I love that extreme close-up. It appears that there is a trace link to both sides of the board above and a bit to the right of yellow pin #2 that connects the "pink" pins of the 7135 on both sides of the board together. I'm thinking that after soldering the led neg wire to each board you could solder a piece of resistor lead as a link to one of the boards in that hole and then stack them up, threading each board onto the wire and resoldering the link wire as you add each board. Heat sinking could be improved by potting each layer with Fujik, then AA a copper disk between each board with a hole for the link wire. Improved sinking might open up options for those wanting to mod older lights that have 6v lantern batteries. In general I use potting to help take the strain from wire links so that they don't break during testing and assembly. It also helps avoid other soldering problems. If this idea works it would make it easier to make a compact sandwich, even with the added copper.

Does anyone know if a reason this wouldn't work?

Scott

Just saw this thread and want to point out that in both Old-Lumens drawing and my original drawing above, there's one important thing missing... the ground wires that connect the slave boards to ground. Without those, LEDs 2 and 3 won't light. Here's the modified drawing:

Even better, here's a mod to the method above, whereby only the low current required to operate the micro controller goes through the switch, but not the high current for the LEDs. In this method, the regulators are operated by the mcu like a low current switch can be used to operate a FET or a solenoid switch. By doing this, the switch resistance is eliminated, thereby reducing parasitic resistance and increasing regulated runtime:

You can use any number of regulators and LEDs. The pic above shows 4-4, but 2-2 or 3-3 or even 5-5, 6-6, etc. would work the same way. Note that bypassing the switch to eliminate resistance is great for 3 cells or 4 weak cells, but I actually had to improve regulator heatsinking and add resistance back in when using 4 powerful cells and 4 tightly stacked regulators to avoid them overheating and throttling back.

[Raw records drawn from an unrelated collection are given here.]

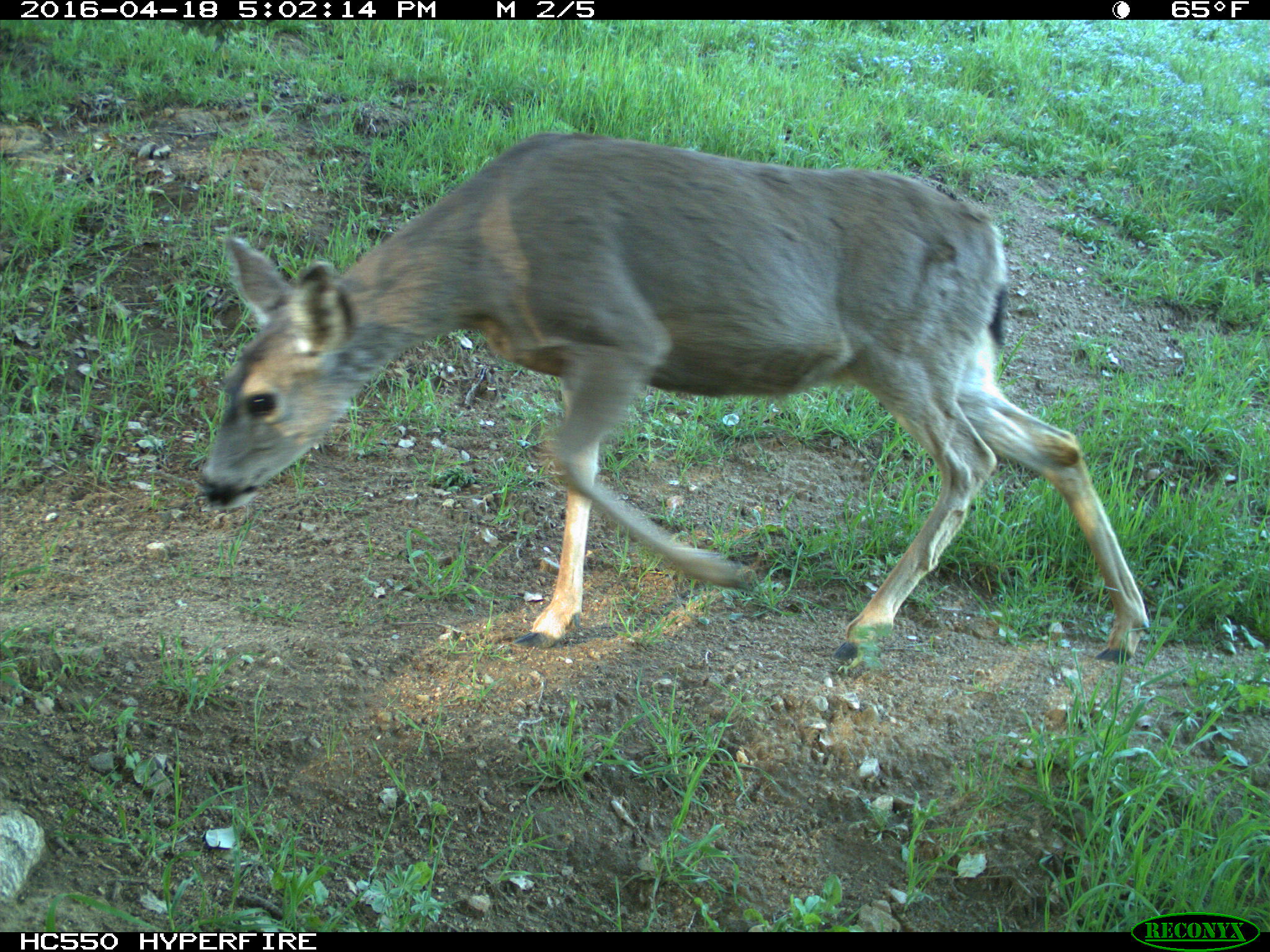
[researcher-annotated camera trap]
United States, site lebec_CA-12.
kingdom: Animalia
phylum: Chordata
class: Mammalia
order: Artiodactyla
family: Cervidae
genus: Odocoileus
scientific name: Odocoileus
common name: deer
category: unidentified deer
Unidentified deer (deer) (Odocoileus).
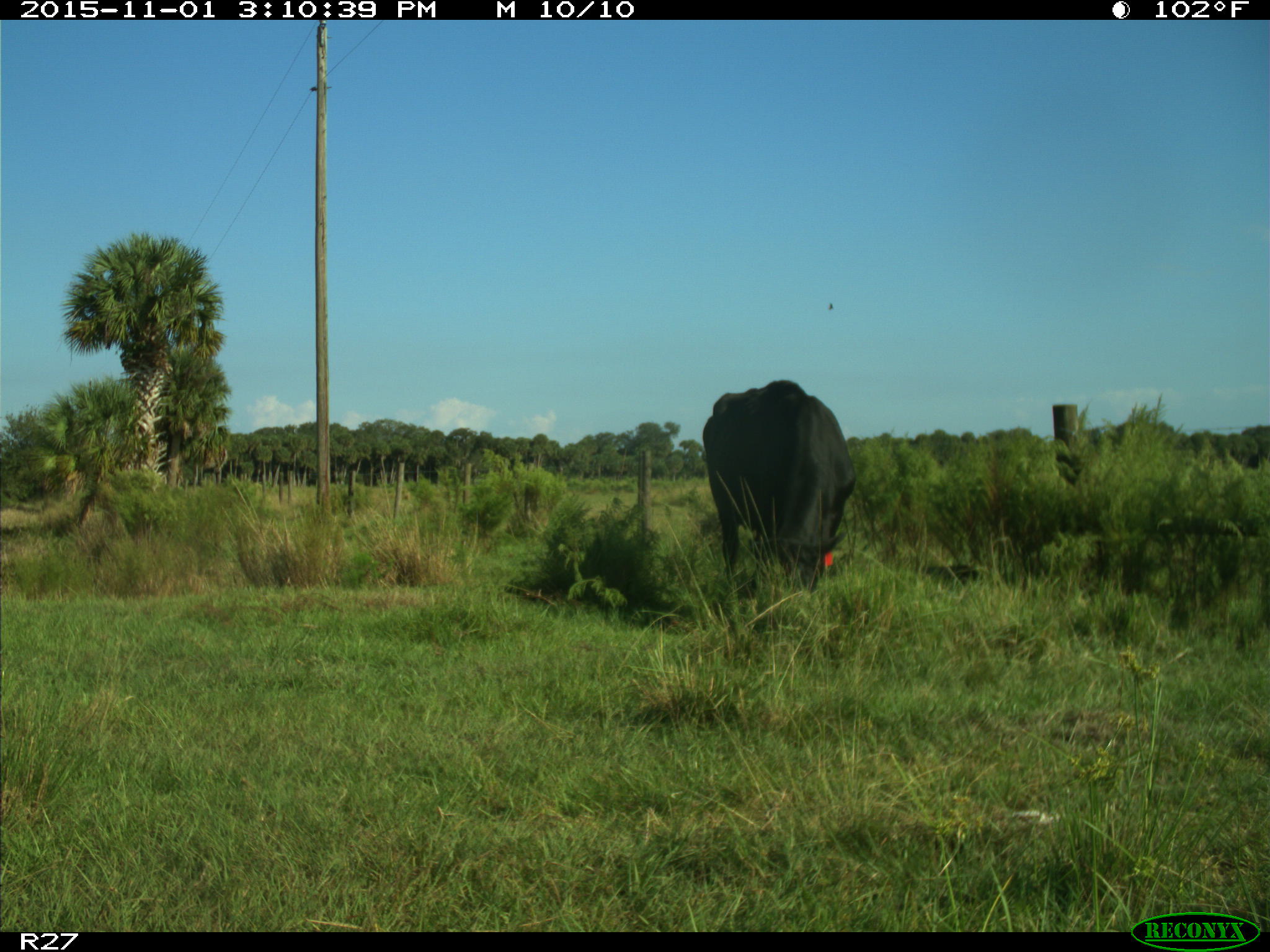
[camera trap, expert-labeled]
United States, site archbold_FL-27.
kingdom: Animalia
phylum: Chordata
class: Mammalia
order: Artiodactyla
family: Bovidae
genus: Bos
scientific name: Bos taurus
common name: domestic cow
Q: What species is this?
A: Bos taurus (domestic cow).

I gave up because og 2 didn’t come on, now u have given me hope ,so I will give it another go tech junkie:) I didn’t do those grounds u have now showed :wink: Ty

Techjunkie is the bomb! He is King of all Ashperic XM-L Mag Mods!

I've said it many times-this recipe works great and I've used it on ~a dozen lights now. Next one I do I'll have to try the switch bypass; all of my lights were done before this came up... don't wanna tear my perfectly pimped lights apart now! Ideal as I have a few cut-downs that run on one 26650.

Rich

If you strip a bit of extra wire (1/4") from the switch-master ground wire for each board and use the hole located between the middle amc 7135 chips you can thread the slave boards onto this and the wire link I mentioned above to make a nice neat stack. A piece of cu or alu AA'd between each board to collect heat from the chips buried in the stack. I have some of these boards from illumination supply. I'll see if it works.

Scott

Do you mean like this?

Do you mean like this?

[/quote]

Here's mine for one of my triples:

I haven't used anything between the boards to heatsink but haven't had any problems either. Had to show off a little here!

Rich

Updated the first post with the new photos and information from TJ.